— start —
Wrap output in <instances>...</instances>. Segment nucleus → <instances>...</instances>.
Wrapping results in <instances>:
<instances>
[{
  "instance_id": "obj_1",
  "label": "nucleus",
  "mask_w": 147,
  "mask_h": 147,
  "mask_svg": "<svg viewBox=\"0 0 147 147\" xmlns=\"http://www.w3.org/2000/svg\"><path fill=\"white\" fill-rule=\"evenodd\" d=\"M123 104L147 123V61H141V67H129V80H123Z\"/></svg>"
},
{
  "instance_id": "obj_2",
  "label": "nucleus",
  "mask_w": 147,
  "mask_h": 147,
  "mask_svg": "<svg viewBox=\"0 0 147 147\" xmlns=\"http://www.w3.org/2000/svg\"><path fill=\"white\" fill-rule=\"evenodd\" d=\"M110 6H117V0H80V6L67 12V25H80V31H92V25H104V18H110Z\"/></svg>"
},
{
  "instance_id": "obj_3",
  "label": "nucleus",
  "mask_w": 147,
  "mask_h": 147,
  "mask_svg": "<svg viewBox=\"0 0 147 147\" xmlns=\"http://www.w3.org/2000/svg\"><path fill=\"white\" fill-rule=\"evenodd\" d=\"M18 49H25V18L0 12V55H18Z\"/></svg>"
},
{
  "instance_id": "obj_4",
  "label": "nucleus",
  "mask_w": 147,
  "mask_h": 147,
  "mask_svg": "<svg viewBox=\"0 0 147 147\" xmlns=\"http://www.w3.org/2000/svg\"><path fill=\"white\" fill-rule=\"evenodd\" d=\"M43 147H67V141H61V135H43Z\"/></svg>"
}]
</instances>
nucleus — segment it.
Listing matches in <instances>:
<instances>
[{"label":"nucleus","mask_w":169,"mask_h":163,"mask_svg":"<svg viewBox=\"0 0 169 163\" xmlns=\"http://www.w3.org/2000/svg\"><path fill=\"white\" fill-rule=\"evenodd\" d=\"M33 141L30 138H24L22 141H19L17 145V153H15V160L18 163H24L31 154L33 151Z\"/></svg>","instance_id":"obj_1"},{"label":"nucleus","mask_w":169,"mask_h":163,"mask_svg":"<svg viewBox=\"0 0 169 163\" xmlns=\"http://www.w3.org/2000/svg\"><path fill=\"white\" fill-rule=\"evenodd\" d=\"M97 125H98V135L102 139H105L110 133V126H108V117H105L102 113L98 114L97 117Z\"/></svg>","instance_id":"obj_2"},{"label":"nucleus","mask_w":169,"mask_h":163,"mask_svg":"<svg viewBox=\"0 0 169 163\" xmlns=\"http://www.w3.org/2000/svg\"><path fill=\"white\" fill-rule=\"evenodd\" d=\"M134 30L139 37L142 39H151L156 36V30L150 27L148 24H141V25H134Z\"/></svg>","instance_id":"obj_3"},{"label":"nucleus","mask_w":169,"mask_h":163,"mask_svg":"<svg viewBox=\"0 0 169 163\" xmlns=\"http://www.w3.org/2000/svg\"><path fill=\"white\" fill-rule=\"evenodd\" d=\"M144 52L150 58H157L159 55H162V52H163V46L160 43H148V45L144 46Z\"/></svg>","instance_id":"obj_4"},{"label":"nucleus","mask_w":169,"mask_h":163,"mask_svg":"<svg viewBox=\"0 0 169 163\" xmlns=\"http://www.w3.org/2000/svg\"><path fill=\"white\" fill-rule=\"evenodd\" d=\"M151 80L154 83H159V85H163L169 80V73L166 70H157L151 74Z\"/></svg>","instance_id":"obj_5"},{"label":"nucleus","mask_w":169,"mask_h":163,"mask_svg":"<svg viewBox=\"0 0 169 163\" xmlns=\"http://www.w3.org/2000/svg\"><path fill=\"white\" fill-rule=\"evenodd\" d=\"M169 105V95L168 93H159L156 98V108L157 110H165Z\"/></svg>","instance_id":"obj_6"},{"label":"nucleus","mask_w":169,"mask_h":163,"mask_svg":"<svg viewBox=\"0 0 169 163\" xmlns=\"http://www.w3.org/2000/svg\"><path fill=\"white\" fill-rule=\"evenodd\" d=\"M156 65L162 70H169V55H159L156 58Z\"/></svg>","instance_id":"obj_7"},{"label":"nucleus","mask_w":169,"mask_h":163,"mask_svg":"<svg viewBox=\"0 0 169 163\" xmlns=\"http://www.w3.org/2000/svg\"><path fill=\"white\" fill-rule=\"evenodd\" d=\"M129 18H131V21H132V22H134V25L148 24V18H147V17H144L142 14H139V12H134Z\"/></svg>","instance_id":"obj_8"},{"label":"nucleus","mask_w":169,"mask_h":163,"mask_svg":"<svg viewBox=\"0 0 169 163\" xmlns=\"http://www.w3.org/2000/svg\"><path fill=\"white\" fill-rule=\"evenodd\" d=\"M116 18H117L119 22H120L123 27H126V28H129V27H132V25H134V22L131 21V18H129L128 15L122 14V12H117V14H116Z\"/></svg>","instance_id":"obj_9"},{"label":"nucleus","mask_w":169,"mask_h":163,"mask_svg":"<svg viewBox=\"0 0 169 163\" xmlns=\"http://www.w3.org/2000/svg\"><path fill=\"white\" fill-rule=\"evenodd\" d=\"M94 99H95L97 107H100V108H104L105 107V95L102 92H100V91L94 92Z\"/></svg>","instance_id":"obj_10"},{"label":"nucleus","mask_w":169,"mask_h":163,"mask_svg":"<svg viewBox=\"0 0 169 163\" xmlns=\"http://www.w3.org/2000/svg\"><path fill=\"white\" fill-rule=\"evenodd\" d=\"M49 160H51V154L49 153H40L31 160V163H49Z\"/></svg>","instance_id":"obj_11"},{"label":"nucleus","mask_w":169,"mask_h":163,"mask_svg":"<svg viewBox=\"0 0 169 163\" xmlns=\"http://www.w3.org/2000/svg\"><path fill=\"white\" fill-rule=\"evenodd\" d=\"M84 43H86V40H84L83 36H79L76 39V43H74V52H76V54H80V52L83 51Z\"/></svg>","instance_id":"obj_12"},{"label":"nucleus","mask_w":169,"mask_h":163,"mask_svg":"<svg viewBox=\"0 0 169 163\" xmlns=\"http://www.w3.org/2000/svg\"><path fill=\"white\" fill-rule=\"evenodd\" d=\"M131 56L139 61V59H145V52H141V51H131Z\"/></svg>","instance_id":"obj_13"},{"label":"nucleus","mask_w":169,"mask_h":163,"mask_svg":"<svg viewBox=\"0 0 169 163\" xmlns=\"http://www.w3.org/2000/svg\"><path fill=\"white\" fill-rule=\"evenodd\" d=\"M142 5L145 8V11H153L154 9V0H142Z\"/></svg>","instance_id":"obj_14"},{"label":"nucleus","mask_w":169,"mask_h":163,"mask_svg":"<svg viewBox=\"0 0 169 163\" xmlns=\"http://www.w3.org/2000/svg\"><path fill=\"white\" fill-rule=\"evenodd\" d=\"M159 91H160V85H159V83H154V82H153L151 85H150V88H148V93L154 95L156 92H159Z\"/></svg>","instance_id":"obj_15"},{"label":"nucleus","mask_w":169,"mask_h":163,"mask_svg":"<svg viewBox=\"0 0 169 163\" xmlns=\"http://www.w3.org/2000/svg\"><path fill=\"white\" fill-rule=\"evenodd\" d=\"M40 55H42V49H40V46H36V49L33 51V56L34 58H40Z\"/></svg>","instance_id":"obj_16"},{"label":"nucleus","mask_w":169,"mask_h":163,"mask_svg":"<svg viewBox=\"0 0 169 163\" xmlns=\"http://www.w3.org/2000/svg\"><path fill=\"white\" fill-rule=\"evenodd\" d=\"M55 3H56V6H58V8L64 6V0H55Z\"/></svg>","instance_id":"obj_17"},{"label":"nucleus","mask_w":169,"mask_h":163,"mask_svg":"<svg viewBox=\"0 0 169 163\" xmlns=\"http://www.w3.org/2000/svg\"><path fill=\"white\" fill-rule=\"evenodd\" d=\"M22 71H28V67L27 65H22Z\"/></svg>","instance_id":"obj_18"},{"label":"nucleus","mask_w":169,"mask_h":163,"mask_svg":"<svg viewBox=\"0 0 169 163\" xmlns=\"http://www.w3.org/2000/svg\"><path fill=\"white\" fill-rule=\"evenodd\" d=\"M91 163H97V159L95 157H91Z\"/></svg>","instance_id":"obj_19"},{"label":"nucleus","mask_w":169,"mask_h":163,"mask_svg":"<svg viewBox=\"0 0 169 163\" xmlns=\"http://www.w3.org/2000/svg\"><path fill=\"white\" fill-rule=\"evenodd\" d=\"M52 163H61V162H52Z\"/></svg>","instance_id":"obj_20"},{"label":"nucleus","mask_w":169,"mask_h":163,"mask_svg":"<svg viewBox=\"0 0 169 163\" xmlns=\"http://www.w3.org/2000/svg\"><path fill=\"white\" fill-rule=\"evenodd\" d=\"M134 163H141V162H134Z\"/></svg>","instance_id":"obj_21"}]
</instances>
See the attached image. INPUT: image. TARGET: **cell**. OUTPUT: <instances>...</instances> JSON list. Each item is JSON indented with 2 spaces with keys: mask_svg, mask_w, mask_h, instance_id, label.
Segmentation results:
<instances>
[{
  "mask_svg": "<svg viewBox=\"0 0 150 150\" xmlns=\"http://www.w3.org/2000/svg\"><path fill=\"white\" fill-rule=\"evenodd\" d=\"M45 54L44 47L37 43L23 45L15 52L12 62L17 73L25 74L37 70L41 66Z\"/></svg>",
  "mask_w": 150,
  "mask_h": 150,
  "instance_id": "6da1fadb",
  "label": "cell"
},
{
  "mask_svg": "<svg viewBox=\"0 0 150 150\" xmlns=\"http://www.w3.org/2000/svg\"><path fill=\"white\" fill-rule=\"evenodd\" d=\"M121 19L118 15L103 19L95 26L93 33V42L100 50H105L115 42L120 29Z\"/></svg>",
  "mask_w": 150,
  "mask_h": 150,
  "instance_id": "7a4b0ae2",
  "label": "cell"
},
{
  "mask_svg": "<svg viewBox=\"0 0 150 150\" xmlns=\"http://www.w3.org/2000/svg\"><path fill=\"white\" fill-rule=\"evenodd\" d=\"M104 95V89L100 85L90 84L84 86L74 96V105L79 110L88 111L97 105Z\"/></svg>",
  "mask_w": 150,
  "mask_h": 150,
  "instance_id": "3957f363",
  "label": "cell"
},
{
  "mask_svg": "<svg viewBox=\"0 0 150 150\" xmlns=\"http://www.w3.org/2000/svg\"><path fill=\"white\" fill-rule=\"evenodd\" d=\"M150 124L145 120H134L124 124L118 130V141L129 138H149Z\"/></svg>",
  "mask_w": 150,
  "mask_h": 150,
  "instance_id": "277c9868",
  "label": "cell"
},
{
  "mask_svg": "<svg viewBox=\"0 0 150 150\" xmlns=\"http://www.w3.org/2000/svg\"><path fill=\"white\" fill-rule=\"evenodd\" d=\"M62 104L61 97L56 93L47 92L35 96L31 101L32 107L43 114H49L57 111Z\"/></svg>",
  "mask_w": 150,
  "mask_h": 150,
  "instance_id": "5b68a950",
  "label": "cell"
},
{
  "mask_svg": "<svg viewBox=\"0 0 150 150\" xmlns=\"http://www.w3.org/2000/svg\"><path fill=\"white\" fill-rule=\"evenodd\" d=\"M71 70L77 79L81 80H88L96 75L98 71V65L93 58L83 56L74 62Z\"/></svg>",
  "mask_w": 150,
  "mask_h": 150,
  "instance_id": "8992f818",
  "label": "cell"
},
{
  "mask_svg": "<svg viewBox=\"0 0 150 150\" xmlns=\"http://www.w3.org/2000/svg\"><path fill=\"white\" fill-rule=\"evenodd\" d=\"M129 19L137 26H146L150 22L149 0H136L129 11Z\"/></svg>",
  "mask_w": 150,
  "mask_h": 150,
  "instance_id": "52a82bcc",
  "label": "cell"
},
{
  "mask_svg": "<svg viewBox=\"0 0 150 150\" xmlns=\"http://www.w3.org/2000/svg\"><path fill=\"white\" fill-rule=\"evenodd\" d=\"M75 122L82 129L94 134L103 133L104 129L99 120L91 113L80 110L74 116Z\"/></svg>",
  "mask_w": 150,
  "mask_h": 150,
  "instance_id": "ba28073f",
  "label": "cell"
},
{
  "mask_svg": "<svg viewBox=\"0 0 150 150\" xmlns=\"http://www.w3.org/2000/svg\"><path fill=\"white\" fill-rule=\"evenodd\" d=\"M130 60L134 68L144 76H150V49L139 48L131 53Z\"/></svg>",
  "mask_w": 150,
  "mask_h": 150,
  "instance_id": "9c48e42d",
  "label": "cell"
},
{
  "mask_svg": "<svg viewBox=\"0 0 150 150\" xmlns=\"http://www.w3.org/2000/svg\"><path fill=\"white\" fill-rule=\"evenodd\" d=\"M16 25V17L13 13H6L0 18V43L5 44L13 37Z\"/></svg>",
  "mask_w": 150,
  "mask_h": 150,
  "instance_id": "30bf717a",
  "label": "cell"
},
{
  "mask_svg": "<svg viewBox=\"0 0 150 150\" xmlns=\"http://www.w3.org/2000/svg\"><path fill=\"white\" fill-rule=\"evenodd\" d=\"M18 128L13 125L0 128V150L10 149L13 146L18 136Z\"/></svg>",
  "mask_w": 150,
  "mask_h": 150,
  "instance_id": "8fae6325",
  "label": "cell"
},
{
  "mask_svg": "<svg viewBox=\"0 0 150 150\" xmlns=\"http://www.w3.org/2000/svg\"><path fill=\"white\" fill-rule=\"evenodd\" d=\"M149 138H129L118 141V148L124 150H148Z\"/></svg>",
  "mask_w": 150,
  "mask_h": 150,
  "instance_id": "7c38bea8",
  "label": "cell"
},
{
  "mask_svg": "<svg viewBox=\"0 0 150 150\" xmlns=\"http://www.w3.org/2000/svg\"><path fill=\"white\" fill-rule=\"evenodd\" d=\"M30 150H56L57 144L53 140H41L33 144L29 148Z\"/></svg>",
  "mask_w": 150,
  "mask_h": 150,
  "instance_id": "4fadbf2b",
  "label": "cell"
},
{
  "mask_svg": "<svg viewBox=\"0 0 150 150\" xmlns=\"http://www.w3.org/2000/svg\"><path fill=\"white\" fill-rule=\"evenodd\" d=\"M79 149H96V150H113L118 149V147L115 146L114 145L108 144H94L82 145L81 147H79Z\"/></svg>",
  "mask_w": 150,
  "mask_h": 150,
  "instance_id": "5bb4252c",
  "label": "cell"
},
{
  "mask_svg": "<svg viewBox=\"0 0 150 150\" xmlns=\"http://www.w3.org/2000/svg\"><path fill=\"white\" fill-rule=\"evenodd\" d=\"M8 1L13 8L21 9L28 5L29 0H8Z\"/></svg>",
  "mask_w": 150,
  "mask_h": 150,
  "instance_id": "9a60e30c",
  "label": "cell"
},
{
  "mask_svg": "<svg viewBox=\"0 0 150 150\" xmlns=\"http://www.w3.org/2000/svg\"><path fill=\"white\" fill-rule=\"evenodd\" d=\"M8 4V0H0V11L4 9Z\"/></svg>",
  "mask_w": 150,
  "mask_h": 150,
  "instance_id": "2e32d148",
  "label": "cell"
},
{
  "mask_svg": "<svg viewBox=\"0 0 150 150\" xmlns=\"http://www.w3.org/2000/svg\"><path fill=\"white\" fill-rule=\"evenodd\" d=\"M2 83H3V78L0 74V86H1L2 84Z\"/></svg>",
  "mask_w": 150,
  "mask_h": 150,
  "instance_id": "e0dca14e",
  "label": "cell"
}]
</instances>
— end —
## WRITTEN TASK
Show each line of the items above that contains the string "results", copied in full. Case counts.

## FINISHED ANSWER
Wrapping results in <instances>:
Segmentation results:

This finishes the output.